TASK DIRECTIONS> Could you copy every line from the material below in which "Zealand" appears?

SUPPLIED ENTRIES>
━━━━━━

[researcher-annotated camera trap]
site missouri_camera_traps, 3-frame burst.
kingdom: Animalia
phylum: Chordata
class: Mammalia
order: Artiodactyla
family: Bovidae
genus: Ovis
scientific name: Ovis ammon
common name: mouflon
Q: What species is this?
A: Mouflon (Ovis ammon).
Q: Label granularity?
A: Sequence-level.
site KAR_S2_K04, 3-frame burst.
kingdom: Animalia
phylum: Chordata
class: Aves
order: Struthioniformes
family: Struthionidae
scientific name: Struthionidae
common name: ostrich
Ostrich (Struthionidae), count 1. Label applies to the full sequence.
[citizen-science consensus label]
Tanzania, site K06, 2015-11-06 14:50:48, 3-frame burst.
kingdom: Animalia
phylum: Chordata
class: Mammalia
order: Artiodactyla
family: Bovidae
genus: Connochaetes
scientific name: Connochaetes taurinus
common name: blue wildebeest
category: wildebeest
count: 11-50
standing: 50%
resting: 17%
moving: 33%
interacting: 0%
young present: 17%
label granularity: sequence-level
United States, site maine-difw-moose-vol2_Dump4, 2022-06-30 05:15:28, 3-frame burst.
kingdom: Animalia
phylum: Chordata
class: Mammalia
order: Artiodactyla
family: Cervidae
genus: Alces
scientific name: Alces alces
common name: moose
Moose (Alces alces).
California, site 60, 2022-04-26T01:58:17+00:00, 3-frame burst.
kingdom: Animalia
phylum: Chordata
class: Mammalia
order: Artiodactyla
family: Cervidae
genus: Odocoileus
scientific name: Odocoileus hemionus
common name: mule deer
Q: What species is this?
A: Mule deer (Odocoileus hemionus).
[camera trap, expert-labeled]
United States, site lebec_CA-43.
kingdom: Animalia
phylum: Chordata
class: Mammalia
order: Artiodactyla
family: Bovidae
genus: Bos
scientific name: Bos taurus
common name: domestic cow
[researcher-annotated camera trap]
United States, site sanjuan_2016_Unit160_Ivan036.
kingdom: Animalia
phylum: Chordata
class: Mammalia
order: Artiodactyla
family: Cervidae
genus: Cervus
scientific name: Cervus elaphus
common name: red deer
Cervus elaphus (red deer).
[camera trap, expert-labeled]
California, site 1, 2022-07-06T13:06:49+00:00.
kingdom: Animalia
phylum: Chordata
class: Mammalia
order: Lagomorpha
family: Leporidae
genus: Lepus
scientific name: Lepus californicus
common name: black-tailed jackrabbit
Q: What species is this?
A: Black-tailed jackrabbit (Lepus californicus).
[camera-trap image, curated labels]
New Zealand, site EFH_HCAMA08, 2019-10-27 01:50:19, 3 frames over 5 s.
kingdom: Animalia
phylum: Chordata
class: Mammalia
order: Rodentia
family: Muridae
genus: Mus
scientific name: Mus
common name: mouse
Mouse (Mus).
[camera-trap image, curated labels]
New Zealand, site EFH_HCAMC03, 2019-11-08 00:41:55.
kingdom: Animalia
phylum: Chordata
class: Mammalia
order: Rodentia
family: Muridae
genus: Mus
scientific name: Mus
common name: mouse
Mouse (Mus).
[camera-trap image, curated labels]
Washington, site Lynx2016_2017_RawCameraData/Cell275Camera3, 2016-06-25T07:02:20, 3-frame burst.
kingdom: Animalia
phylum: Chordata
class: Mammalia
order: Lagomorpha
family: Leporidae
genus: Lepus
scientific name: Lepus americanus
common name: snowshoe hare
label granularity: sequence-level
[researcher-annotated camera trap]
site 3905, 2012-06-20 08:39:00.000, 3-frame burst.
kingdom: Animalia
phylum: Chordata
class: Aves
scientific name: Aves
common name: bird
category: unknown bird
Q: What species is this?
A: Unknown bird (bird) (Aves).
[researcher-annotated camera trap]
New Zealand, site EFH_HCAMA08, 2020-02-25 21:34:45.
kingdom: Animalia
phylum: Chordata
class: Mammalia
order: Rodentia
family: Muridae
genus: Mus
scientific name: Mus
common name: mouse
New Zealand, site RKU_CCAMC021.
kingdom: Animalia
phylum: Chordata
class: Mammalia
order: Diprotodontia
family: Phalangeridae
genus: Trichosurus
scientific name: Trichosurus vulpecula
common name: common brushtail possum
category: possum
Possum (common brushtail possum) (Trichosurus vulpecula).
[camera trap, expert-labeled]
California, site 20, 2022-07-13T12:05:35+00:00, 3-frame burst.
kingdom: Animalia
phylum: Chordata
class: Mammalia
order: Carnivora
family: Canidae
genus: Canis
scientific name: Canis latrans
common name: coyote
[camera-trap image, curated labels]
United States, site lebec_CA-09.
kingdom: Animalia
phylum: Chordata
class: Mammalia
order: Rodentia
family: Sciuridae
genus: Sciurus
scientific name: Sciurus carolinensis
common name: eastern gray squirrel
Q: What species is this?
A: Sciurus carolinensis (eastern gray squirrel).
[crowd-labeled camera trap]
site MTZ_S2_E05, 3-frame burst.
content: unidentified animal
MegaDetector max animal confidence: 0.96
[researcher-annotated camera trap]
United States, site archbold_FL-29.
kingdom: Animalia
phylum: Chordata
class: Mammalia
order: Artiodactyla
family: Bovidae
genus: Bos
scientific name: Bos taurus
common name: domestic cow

━━━━━━

RESPONSE AREA>
New Zealand, site EFH_HCAMA08, 2019-10-27 01:50:19, 3 frames over 5 s.
New Zealand, site EFH_HCAMC03, 2019-11-08 00:41:55.
New Zealand, site EFH_HCAMA08, 2020-02-25 21:34:45.
New Zealand, site RKU_CCAMC021.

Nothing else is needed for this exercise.